August Combs -- Owner and Anchor of the Riverbed Tavern
August Combs -- Owner and Anchor of the Riverbed Tavern
CW: Addiction, Divorce, Fathers in general lol
Forty-three and rooted in Riverton, he never meant to stay this long. He came back to take care of his older brother, Ray, and never left. Once, he had a life elsewhere—a wife, a daughter, a plan. But loyalty pulled him home, and love didn’t wait. Over the years he's become something of a fixture himself. Folks know him as steady-handed, sharp-eyed, and hard to rattle. Auggie knows every regular’s drink, every story they’ve told twice. He listens because it matters. Or maybe because part of him hopes someone’s listening to him, too.
| sober | stalwart | steadfast |
If you're a local you'd know...
Raymond Combs took over The Riverbed when it was on its dying legs. He worked relentlessly to rebuild the tavern as well as he could. What he created became something that kept the town alive -- a safe haven. Ray was lenient on trouble makers. He fell into a spiral of addiction that led to his mental decline.
Keeps every letter Maisie ever sent him, even though she stopped writing him years ago.
Laughs the hardest at the worst jokes, especially the ones Cody tells.
Woodworker in his free time
he smells like cedarwood because of the cologne he wears -- something Eva picked out for him 10 years ago that he hasn't moved on from.
Raymond
“She’s a hell of a liar. I was a hell of a fool. And somehow that still ain’t the worst of it.”
Eva Fairchild
Raised in comfort and steeped in charm, she’s poised and persuasive—devoted to image, resistant to change, and quick to abandon what no longer serves her.
August always said he was born to be a dad. When Maisie was born, nine months after he and Eva married, his world shifted. He pictured a life of coaching, tea parties, and laughter. He has always been a dedicated man: to his daughter, his wife, and to his older brother, Raymond, who’d always been more fragile than he let on.
When Ray’s health began to spiral from addiction, August made the hard call to return to Riverton and care for him. The plan had always been for the whole family to follow. That’s what he and Eva agreed on. But Eva refused to leave her hometown. At first, they managed—calls, visits, mailed drawings. August made the eight-hour drive twice a week just to tuck Maisie in.
Then the visits thinned. Calls went unanswered. And one night, after Ray was hospitalized, August took the first free moment he’d had in months and drove to their home. He found them—Eva, Maisie, and a stranger—sharing dinner like a picture-perfect family. The man was Geoff Bradly, a divorce attorney. Not Eva’s attorney, based on the lack of a ring on her left hand.

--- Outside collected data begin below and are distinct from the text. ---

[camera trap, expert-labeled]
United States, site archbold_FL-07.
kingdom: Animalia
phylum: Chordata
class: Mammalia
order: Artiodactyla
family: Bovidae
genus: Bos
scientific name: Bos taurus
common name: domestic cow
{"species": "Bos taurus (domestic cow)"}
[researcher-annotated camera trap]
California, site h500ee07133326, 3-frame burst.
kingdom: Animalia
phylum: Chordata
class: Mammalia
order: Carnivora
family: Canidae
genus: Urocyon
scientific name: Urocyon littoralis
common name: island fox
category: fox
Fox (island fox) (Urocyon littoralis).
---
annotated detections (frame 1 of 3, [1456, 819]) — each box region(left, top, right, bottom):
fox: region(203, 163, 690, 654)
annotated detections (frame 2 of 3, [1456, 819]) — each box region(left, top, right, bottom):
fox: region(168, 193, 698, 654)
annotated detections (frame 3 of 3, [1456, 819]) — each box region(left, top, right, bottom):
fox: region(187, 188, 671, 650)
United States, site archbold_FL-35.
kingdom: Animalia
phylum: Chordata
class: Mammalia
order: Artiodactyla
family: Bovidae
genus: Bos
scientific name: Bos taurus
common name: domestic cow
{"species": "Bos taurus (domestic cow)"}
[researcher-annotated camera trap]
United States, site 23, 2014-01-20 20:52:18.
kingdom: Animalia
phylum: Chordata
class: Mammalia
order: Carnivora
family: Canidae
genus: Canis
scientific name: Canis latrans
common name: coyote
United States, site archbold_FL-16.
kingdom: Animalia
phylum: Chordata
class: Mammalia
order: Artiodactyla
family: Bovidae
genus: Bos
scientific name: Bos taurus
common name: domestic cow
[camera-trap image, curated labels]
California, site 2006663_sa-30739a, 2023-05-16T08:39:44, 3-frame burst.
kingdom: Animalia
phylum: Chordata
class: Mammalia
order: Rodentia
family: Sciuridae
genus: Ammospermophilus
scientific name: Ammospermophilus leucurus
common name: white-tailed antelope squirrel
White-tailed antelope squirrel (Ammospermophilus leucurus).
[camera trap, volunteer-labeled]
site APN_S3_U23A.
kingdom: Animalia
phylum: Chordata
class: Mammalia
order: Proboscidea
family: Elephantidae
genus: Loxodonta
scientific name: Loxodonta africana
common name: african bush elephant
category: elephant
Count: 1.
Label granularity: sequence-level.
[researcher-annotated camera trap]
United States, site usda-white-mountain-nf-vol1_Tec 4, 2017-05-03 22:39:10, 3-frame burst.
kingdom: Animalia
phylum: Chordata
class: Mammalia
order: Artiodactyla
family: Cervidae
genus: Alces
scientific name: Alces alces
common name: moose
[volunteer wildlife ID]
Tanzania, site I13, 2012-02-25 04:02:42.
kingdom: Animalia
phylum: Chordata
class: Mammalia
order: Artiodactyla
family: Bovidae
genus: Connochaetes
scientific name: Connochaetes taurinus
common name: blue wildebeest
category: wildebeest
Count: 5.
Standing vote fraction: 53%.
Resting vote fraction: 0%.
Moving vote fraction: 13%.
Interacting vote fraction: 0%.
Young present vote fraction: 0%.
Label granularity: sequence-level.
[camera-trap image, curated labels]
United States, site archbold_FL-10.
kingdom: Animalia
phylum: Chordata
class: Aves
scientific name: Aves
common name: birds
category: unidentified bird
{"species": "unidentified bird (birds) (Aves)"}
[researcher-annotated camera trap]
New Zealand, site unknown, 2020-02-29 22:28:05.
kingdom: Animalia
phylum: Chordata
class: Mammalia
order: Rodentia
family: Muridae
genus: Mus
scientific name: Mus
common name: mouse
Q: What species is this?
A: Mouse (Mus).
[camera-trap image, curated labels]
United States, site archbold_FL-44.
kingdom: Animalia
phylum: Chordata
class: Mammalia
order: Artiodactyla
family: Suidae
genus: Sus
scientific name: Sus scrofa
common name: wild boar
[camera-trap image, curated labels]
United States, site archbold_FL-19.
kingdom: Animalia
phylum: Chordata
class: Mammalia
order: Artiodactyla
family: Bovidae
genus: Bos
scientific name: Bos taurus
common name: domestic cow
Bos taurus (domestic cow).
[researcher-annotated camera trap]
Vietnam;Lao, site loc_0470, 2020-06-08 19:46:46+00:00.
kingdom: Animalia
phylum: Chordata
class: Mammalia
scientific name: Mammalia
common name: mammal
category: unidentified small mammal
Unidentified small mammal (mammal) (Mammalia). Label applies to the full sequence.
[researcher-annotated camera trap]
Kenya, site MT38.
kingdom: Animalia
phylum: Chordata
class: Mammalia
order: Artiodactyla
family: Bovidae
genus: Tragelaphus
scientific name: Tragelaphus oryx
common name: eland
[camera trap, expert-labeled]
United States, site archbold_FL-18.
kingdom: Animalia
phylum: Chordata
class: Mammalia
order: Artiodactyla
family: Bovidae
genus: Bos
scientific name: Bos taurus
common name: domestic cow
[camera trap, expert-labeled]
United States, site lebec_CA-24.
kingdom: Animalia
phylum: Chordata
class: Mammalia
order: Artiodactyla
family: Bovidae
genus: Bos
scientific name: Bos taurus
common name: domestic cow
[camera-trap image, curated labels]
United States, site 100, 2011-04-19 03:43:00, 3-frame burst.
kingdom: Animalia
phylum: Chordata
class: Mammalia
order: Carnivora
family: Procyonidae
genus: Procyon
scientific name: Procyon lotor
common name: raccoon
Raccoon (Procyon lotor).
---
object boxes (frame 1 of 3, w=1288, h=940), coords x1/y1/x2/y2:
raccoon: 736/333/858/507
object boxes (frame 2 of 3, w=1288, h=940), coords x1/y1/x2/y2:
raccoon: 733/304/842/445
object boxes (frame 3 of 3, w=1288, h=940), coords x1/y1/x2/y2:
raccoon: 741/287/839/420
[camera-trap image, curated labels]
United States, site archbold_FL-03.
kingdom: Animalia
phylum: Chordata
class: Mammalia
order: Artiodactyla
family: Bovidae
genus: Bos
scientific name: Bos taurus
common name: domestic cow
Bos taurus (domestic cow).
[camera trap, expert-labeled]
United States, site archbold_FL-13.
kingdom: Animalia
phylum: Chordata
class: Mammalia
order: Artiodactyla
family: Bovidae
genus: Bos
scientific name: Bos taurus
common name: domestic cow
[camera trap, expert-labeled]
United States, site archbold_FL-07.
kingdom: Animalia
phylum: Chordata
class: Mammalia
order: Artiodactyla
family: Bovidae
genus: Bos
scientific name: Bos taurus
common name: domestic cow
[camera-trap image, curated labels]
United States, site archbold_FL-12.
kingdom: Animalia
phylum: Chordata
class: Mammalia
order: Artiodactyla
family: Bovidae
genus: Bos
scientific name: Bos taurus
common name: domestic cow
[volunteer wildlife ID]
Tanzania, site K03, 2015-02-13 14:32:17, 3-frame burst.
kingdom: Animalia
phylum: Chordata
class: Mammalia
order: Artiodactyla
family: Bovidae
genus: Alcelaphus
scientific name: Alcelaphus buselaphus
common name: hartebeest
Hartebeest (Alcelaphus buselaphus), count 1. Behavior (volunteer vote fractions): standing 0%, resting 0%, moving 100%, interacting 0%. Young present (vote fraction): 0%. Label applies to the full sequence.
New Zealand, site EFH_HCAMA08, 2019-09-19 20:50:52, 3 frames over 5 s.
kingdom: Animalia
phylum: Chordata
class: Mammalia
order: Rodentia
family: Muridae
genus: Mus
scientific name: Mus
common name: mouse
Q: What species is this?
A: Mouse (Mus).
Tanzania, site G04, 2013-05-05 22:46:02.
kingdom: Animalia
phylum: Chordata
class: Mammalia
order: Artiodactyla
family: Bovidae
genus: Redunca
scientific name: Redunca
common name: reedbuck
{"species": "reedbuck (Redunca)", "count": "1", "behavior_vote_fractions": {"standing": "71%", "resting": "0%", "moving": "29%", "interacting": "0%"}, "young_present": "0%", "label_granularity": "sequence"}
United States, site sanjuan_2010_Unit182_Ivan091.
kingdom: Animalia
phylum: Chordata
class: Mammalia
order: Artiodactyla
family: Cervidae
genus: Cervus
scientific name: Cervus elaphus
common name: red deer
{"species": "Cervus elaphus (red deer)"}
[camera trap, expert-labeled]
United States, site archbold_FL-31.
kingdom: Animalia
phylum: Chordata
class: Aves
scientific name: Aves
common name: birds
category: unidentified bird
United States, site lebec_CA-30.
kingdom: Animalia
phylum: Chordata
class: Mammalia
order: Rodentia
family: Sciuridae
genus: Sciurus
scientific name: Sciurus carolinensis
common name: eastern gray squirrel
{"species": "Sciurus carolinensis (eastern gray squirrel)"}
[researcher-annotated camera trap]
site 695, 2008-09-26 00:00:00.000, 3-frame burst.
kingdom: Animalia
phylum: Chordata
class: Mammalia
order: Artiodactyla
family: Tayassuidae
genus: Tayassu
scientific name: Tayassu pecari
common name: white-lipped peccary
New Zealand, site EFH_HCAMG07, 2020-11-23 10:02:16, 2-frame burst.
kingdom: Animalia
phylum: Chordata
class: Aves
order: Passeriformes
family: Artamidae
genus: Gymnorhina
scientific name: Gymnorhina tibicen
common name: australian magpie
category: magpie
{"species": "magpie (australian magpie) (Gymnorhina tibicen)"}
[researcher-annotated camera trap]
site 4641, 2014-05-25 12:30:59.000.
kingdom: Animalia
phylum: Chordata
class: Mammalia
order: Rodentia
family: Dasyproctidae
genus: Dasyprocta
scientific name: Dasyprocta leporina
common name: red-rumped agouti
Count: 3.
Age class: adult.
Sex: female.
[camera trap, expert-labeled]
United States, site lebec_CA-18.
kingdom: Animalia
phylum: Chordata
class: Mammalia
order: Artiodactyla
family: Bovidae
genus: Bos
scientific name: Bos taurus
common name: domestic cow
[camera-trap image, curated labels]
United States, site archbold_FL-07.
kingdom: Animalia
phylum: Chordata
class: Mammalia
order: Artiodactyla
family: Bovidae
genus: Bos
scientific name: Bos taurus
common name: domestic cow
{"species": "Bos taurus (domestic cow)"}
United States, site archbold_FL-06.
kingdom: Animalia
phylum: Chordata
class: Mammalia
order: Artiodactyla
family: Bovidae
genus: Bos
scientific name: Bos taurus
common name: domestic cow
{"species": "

August didn’t make a scene. He waited on the porch till sunrise, walked inside, and saw his life packed into two boxes. Everything except Maisie, who slept upstairs. The hardest part? It wasn’t Eva’s confession that she’d never planned to move to Riverton. Eva wouldn’t let him say goodbye to her.
Throughout the years he tried desperately to stay in touch with his daughter, but letters and drawings returned unopened, court mandated visits became awkward as she aged up and her resentment of him grew. Maisie only knows one side of the story—and she told him not to call again. So now he just keeps quiet, hoping one day she’ll want to know the rest.